Data listing:

· · · · · · ·

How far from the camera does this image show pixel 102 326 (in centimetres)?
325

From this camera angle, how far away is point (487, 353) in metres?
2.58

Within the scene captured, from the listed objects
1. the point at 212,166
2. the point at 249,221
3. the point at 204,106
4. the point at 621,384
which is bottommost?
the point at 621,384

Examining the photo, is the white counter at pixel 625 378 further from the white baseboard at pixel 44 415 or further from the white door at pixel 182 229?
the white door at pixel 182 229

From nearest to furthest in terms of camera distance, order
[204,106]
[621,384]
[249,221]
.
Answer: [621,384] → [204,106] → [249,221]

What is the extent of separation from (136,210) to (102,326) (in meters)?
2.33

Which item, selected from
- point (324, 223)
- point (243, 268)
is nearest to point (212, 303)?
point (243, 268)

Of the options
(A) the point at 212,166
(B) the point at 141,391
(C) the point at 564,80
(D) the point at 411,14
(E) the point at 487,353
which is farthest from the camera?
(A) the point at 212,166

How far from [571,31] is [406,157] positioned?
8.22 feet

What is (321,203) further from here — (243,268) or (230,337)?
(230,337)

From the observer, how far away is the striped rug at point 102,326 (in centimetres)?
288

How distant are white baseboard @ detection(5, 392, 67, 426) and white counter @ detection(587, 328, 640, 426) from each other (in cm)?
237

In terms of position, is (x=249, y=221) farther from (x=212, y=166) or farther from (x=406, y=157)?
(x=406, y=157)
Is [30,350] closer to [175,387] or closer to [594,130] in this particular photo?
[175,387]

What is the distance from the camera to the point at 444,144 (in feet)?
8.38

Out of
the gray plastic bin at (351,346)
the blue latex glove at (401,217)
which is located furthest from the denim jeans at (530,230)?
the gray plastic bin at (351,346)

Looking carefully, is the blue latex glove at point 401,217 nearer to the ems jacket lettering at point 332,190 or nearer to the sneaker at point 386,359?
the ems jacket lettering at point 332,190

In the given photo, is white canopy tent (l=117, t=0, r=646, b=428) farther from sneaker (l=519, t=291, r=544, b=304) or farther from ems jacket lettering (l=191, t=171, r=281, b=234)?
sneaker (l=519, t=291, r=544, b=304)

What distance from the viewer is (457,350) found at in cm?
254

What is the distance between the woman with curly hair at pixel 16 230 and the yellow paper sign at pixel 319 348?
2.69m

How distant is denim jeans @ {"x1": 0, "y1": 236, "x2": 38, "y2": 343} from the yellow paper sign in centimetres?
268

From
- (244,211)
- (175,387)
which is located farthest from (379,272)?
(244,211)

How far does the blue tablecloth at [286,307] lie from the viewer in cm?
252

· · · · · · ·

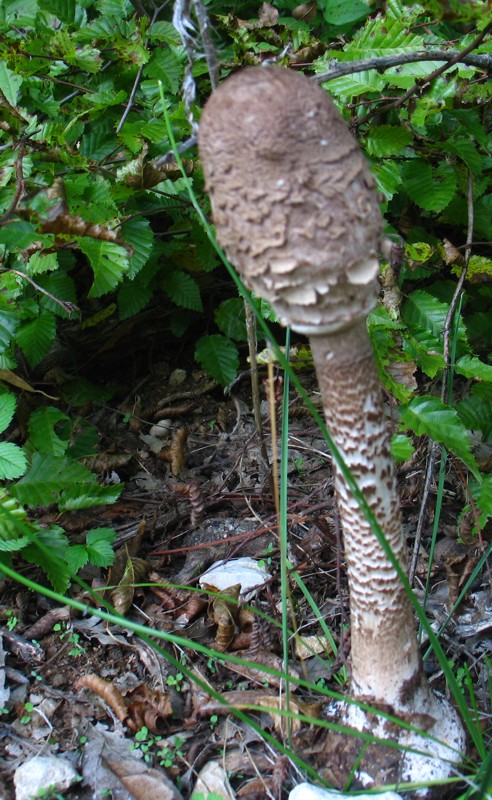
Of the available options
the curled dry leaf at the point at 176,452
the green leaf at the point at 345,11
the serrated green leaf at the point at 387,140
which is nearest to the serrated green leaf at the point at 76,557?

· · · · · · ·

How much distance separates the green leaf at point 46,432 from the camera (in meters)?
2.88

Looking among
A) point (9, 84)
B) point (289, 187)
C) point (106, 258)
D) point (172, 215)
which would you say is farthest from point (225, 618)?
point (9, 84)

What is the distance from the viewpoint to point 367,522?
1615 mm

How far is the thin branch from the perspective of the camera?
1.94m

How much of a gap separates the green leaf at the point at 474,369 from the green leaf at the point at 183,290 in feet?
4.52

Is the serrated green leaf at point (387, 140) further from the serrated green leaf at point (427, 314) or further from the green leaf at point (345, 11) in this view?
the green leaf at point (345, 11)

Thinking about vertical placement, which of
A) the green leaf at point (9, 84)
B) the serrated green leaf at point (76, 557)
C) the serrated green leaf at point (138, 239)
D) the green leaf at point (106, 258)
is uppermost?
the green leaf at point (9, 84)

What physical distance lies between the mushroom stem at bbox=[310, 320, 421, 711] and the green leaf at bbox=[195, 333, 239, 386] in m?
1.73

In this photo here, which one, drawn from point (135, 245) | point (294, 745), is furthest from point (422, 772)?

· · · · · · ·

Given request: Could you filter the records above down to the lines that contain the string "located" and copy each of those lines out? Match case exactly.

Answer:
which is located furthest from the denim jeans at (530,230)?
which is located farthest from (379,272)?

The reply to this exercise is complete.